I can’t live without you and I don’t have to. I have to live without your body, your physical presence but I will never live one day of my life without you. Not one day.

You are three.  And I am three. Let’s begin. Again.

3 thoughts on “Three.

  1. What an incredible journey and an incredible ability to articulate it and make it so clear. We who love you also have our Harvey shaped hole that is with us always. Full of love for you both and grateful for your ability to survive and heal. Nona

  2. What a convoluted path life provides. I despair at not being at your side through all of this. And much of our time together we have both been in shock or overwhelmed; just putting one foot in front of the other. I hope you can feel my love, my grief, my hope, my despair and own progress paralleling your path.

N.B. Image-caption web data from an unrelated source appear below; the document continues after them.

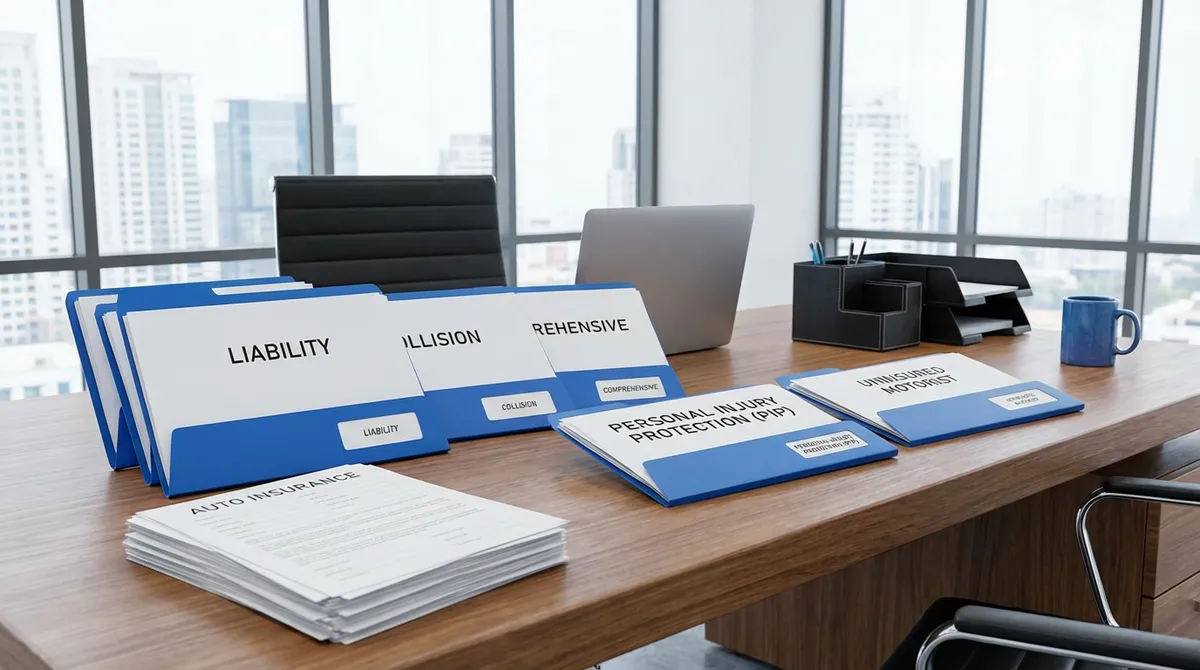 Виды автострахования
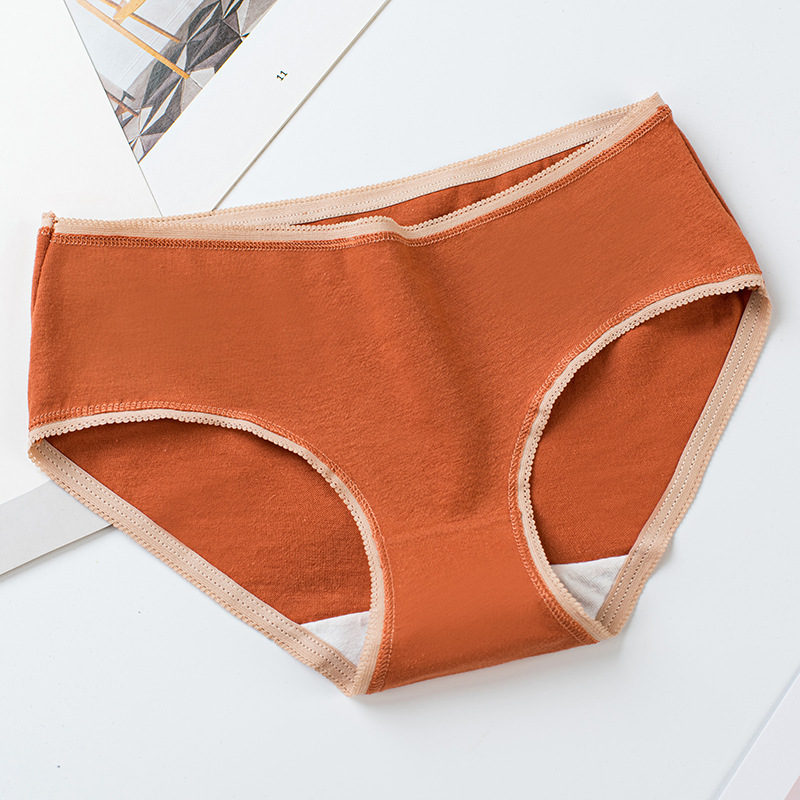 Quần Lót Cotton Lưng Vừa Kháng Khuẩn Thiết Kế Đơn Giản Thời Trang 2019 | BigBuy360 - bigbuy360.vn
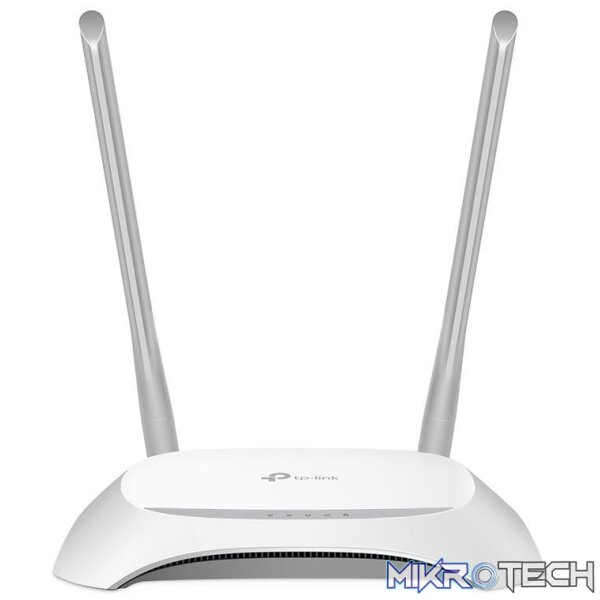 tl-wr850n-routers-20740965761188 TP-Link TL-WR850N Wi-Fi 4 Wireless Router Single-band 2.4GHz Fast Ethernet Gray and White - Image 1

    No, I don’t usually shed tears for Harvey more than once a day now. I am SO grateful for all the people, family & friends – old & new, who have been your support. I am thankful for all you – and Harvey have taught me. I hope for deeper connections and greater wisdom and strength of spirit.

    You writing brings me closer to you – as it does so many others. Thank you! I am grateful for and proud of the woman you are!